> _EXERCISE DIRECTIONS_:
Extract every entry word for word.

Scene question records:
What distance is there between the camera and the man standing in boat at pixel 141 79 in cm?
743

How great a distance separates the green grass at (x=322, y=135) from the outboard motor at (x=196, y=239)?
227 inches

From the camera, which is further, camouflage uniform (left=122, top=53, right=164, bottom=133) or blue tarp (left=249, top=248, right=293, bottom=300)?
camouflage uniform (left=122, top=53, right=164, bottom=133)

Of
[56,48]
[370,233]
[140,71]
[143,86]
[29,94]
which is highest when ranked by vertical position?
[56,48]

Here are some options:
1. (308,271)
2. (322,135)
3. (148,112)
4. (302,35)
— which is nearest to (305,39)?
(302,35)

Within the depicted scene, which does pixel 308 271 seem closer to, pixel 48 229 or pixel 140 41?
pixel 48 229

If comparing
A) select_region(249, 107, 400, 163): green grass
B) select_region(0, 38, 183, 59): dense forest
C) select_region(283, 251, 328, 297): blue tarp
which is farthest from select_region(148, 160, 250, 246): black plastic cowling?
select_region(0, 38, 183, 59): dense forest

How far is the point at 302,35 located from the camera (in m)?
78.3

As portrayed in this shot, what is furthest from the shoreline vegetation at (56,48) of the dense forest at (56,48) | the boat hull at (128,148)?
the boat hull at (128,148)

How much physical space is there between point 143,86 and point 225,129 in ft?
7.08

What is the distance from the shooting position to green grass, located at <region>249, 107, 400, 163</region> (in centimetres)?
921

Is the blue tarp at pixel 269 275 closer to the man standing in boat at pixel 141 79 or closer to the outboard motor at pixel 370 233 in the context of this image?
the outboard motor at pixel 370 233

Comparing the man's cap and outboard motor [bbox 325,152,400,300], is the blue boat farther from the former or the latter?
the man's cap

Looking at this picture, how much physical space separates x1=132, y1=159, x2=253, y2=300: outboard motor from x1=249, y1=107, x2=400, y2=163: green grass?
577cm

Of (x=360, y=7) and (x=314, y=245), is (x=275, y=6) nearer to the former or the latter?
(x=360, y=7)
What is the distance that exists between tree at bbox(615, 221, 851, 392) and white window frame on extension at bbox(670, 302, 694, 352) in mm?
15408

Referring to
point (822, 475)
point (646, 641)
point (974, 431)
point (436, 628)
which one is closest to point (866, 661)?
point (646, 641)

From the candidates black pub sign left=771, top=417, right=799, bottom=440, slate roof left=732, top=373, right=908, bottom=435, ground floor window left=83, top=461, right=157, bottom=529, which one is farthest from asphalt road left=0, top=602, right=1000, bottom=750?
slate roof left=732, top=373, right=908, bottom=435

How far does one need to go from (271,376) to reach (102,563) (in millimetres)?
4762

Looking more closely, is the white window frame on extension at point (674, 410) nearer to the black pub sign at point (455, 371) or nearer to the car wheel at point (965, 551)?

> _REPLY TO THE EXERCISE_:
What distance is there between the camera and the man standing in boat at pixel 141 79 in cm?
743

How great a distance separates the green grass at (x=322, y=135) from the outboard motor at (x=196, y=239)?
227 inches

From the camera, which is further, camouflage uniform (left=122, top=53, right=164, bottom=133) or blue tarp (left=249, top=248, right=293, bottom=300)?
camouflage uniform (left=122, top=53, right=164, bottom=133)

Of
[56,48]
[370,233]
[140,71]
[143,86]
[29,94]
which is highest when ranked by vertical position?
[56,48]

Here are some options:
1. (308,271)
2. (322,135)
3. (148,112)
4. (302,35)
— which is nearest to (305,39)?
(302,35)

Within the depicted scene, which does pixel 308 271 seem closer to, pixel 48 229 or pixel 140 41?
pixel 48 229

If comparing
A) select_region(249, 107, 400, 163): green grass
B) select_region(0, 38, 183, 59): dense forest
C) select_region(283, 251, 328, 297): blue tarp
which is farthest from select_region(148, 160, 250, 246): black plastic cowling?
select_region(0, 38, 183, 59): dense forest

How far is the point at 302,35 located from the camera (in m)?
78.3

As portrayed in this shot, what is furthest from the shoreline vegetation at (56,48) of the dense forest at (56,48) | the boat hull at (128,148)?
the boat hull at (128,148)

How much physical space is there between point 143,86 and point 225,129 in ft?
7.08

What is the distance from the shooting position to green grass, located at <region>249, 107, 400, 163</region> (in centimetres)?
921

Is the blue tarp at pixel 269 275 closer to the man standing in boat at pixel 141 79 or closer to the outboard motor at pixel 370 233 in the context of this image?
the outboard motor at pixel 370 233

Comparing the man's cap and outboard motor [bbox 325,152,400,300], is the blue boat farther from the former or the latter?
the man's cap

Looking at this picture, how much physical space separates x1=132, y1=159, x2=253, y2=300: outboard motor from x1=249, y1=107, x2=400, y2=163: green grass?
577cm

Of (x=360, y=7) and (x=314, y=245), is (x=275, y=6) nearer to the former or the latter?
(x=360, y=7)
What is the distance that exists between tree at bbox(615, 221, 851, 392) and white window frame on extension at bbox(670, 302, 694, 352) in mm?
15408

Referring to
point (822, 475)
point (646, 641)
point (974, 431)
point (436, 628)
which one is closest to point (866, 661)?
point (646, 641)

From the candidates black pub sign left=771, top=417, right=799, bottom=440, slate roof left=732, top=373, right=908, bottom=435, ground floor window left=83, top=461, right=157, bottom=529, which one is farthest from asphalt road left=0, top=602, right=1000, bottom=750?
slate roof left=732, top=373, right=908, bottom=435

How far does one need to go from (271,376) to reach (102,563) (in millimetres)?
4762

Looking more closely, is the white window frame on extension at point (674, 410) nearer to the black pub sign at point (455, 371) or nearer to the car wheel at point (965, 551)?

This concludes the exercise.